You can view the list of all dependencies within the project.optional-dependencies field of pyproject.toml.

Or do a developer install by using the -e flag (see the Install section <develop-install> in the Development Guidelines):

python -m pip install -e .

Distributed Deployment

To run Dask on a distributed cluster you will want to also install the Dask cluster manager that matches your resource manager, like Kubernetes, SLURM, PBS, LSF, AWS, GCP, Azure, or similar technology.

Read more on this topic at Deploy Documentation <deploying.html>

Optional dependencies

Specific functionality in Dask may require additional optional dependencies. For example, reading from Amazon S3 requires s3fs. These optional dependencies and their minimum supported versions are listed below.

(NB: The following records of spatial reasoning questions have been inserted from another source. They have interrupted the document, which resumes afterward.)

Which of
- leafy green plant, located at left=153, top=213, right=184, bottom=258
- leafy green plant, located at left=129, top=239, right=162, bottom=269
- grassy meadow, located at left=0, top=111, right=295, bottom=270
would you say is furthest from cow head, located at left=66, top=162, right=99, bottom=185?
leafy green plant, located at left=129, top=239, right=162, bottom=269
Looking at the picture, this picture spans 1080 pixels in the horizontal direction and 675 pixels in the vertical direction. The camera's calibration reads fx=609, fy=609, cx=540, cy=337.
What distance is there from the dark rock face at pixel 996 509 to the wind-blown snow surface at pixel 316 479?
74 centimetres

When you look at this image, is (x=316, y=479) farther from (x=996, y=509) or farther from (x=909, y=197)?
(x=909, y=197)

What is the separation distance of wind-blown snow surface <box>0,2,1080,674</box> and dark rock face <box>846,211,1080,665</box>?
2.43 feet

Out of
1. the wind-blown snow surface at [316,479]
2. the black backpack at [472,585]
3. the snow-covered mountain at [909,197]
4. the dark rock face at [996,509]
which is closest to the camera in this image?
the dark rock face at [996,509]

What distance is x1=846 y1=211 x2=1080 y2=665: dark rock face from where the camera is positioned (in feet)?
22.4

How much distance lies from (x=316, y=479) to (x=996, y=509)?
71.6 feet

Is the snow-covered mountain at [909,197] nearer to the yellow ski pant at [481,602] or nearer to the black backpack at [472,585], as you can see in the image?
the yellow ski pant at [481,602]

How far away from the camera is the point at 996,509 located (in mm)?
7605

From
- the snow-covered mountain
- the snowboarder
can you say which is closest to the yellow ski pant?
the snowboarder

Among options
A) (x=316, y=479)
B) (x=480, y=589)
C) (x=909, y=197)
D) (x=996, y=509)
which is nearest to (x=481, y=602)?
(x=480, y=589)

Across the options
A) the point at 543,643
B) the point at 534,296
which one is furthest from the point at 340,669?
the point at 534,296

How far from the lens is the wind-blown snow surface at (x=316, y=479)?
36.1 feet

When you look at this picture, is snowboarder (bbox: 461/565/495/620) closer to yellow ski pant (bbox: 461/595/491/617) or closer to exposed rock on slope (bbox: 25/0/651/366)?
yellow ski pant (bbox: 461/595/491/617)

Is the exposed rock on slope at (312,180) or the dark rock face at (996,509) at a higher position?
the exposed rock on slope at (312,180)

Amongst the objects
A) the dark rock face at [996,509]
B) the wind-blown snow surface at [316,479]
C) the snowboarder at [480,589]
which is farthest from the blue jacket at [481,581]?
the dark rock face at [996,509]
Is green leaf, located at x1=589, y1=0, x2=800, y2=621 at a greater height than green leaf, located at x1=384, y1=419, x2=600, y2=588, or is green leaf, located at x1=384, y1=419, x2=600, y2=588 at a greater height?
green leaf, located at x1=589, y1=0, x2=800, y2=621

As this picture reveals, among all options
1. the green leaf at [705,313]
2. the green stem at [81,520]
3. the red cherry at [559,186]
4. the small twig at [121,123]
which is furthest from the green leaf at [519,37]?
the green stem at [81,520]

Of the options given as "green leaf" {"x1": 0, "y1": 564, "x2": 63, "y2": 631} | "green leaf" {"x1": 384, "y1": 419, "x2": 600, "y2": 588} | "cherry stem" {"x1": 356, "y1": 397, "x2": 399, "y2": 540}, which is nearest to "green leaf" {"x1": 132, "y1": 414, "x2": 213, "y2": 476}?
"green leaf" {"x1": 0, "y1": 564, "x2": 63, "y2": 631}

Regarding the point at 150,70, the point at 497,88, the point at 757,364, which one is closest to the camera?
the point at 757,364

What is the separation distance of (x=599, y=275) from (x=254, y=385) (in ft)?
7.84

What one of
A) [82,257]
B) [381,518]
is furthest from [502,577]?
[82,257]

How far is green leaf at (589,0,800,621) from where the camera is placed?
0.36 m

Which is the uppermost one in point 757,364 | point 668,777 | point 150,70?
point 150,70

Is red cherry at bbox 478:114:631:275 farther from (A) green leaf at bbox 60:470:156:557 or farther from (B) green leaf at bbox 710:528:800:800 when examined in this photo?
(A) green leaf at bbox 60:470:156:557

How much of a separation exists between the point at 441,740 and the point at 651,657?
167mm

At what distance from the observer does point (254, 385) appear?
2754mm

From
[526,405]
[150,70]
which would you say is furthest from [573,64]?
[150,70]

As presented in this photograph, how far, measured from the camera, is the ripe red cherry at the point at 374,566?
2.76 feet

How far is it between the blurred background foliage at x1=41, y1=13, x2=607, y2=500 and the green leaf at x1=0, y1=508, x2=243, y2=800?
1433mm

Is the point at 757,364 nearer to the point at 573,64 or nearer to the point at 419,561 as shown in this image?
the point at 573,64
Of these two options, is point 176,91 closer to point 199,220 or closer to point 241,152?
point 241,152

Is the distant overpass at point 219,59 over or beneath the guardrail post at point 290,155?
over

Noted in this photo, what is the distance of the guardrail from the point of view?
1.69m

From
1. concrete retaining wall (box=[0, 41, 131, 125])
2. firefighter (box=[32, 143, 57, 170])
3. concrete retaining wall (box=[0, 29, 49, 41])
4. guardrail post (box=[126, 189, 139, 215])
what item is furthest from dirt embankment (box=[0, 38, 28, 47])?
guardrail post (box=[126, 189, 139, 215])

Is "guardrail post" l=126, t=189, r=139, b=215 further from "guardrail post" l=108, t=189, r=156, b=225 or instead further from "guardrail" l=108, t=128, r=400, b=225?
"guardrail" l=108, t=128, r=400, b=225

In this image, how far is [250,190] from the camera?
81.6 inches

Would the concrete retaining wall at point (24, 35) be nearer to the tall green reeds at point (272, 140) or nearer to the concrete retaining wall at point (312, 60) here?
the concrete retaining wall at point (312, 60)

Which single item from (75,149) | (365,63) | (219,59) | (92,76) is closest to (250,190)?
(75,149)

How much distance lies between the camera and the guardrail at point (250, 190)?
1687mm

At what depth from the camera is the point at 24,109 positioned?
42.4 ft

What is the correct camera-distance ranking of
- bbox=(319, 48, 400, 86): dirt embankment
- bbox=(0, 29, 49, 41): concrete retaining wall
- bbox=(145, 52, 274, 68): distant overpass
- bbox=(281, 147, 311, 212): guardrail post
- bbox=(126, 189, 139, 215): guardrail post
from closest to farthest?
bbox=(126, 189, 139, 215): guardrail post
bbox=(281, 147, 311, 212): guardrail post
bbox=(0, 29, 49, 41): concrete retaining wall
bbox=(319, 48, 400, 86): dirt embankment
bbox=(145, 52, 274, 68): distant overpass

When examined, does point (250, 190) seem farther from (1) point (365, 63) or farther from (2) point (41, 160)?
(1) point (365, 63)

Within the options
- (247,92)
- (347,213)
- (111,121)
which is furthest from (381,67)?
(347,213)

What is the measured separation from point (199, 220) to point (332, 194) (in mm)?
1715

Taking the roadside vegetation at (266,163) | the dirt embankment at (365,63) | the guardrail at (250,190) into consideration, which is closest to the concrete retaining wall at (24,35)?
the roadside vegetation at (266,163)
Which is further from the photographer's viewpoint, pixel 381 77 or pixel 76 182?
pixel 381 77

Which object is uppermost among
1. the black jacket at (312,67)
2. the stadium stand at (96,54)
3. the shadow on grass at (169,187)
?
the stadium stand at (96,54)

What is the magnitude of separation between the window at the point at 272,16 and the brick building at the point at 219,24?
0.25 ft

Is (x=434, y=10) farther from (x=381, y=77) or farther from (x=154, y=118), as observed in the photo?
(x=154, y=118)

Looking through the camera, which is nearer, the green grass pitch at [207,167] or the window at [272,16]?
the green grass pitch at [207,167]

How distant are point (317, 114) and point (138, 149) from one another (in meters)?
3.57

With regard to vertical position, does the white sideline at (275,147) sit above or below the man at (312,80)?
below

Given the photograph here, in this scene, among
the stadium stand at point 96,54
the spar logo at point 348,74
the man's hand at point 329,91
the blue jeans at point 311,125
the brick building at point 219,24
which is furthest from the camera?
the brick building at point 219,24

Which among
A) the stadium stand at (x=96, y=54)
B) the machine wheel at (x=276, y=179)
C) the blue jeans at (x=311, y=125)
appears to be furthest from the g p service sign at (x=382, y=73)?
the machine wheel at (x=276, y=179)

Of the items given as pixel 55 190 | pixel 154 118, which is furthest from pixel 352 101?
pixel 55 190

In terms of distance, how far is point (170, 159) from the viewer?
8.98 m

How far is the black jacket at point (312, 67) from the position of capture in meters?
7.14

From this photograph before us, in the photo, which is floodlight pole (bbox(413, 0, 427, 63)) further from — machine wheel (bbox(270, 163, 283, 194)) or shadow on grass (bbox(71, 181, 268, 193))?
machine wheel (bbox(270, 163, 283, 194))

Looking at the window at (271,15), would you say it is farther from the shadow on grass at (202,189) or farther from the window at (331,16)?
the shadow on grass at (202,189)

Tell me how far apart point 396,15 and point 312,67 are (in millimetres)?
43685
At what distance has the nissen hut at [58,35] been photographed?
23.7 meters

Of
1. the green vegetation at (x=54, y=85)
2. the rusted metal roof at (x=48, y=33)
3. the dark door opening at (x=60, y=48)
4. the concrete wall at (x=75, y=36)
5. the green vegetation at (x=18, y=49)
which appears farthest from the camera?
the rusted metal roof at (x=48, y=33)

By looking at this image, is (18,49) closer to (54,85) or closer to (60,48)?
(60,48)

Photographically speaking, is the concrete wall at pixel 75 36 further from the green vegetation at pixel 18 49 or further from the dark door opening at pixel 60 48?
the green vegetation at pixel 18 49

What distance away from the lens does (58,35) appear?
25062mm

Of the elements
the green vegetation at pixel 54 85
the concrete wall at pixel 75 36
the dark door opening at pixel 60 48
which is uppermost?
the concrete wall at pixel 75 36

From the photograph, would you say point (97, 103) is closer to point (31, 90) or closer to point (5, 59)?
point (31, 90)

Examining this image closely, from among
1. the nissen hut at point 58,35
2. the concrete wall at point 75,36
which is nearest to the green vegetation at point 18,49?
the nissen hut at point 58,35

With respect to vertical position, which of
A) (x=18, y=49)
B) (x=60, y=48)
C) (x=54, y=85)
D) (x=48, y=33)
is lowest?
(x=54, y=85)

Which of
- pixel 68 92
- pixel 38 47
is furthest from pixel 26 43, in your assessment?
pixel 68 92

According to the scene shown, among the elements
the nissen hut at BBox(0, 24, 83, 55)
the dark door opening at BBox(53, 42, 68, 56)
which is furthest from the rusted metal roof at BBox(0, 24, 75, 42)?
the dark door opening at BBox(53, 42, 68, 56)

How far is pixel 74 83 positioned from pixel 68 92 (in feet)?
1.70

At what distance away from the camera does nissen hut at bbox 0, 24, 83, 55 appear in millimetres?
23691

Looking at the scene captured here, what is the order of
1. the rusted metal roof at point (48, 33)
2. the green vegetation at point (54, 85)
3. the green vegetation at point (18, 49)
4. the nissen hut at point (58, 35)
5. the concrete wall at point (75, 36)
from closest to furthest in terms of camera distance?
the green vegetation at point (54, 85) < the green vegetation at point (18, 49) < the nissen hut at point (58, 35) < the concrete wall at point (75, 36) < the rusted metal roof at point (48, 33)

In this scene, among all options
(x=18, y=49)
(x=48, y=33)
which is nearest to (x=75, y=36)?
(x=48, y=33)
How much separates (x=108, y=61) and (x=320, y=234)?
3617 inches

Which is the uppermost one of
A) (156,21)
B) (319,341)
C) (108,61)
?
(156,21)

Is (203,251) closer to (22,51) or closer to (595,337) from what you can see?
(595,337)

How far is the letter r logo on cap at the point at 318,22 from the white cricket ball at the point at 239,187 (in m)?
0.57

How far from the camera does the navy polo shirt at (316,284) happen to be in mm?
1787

Dependency Version Description
bokeh >=2.4.2 Generate profiles of Dask execution (required for dask.diagnostics)
cachey >=0.1.1 Use caching for computation
cityhash >=0.2.4 Use CityHash and FarmHash hash functions for array hashing (~2x faster than MurmurHash)
crick >=0.0.3 Use tdigest internal method for dataframe statistics computation
cytoolz >=0.11.0 Faster cythonized implementation of internal iterators, functions, and dictionaries
dask-expr Required for dask.dataframe; Pins to a specific Dask version
dask-ml >=1.4.0 Common machine learning functions scaled with Dask
fastavro >=1.1.0 Storing and reading data from Apache Avro files
gcsfs >=2021.9.0 Storing and reading data located in Google Cloud Storage
graphviz >=0.8.4 Graph visualization using the graphviz engine
h5py >=2.10.0 Storing array data in hdf5 files
ipycytoscape >=1.0.1 Graph visualization using the cytoscape engine
IPython >=7.16.1 Write graph visualizations made with graphviz engine to file
jinja2 >=2.10.3 HTML representations of Dask objects in Jupyter notebooks (required for dask.diagnostics)
lz4 >=4.3.2 Transparent use of lz4 compression algorithm
matplotlib >=3.4.1 Color map support for graph visualization
mimesis >=5.3.0 Random bag data generation with dask.datasets.make_people
mmh3 >=2.5.1 Use MurmurHash hash functions for array hashing (~8x faster than SHA1)
numpy >=1.21 Required for dask.array
pandas >=1.3 Required for dask.dataframe
psutil >=5.7.2 Factor CPU affinity into CPU count, intelligently infer blocksize when reading CSV files
pyarrow >=7.0 Support for Apache Arrow datatypes & engine when storing/reading Apache ORC or Parquet files
python-snappy >=0.5.4 Snappy compression to bs used when storing/reading Avro or Parquet files
s3fs >=2021.9.0 Storing and reading data located in Amazon S3
scipy >=1.5.2 Required for dask.array.stats, dask.array.fft, and dask.array.linalg.lu
sparse >=0.12.0 Use sparse arrays as backend for dask arrays
sqlalchemy >=1.4.16 Writing and reading from SQL databases
tblib >=1.6.0 Serialization of worker traceback objects
tiledb >=0.8.1 Storing and reading data from TileDB files
xxhash >=2.0.0 Use xxHash hash functions for array hashing (~2x faster than MurmurHash, slightly slower than CityHash)
zarr >=2.12.0 Storing and reading data from Zarr files

Test

Test Dask with py.test:

cd dask
py.test dask

Installing Dask naively may not install all requirements by default (see the pip section above). You may choose to install the dask[complete] version which includes all dependencies for all collections:

pip install "dask[complete]"

Alternatively, you may choose to test only certain submodules depending on the libraries within your environment. For example, to test only Dask core and Dask array we would run tests as follows:

py.test dask/tests dask/array/tests

See the section on testing <develop-test> in the Development Guidelines for more details.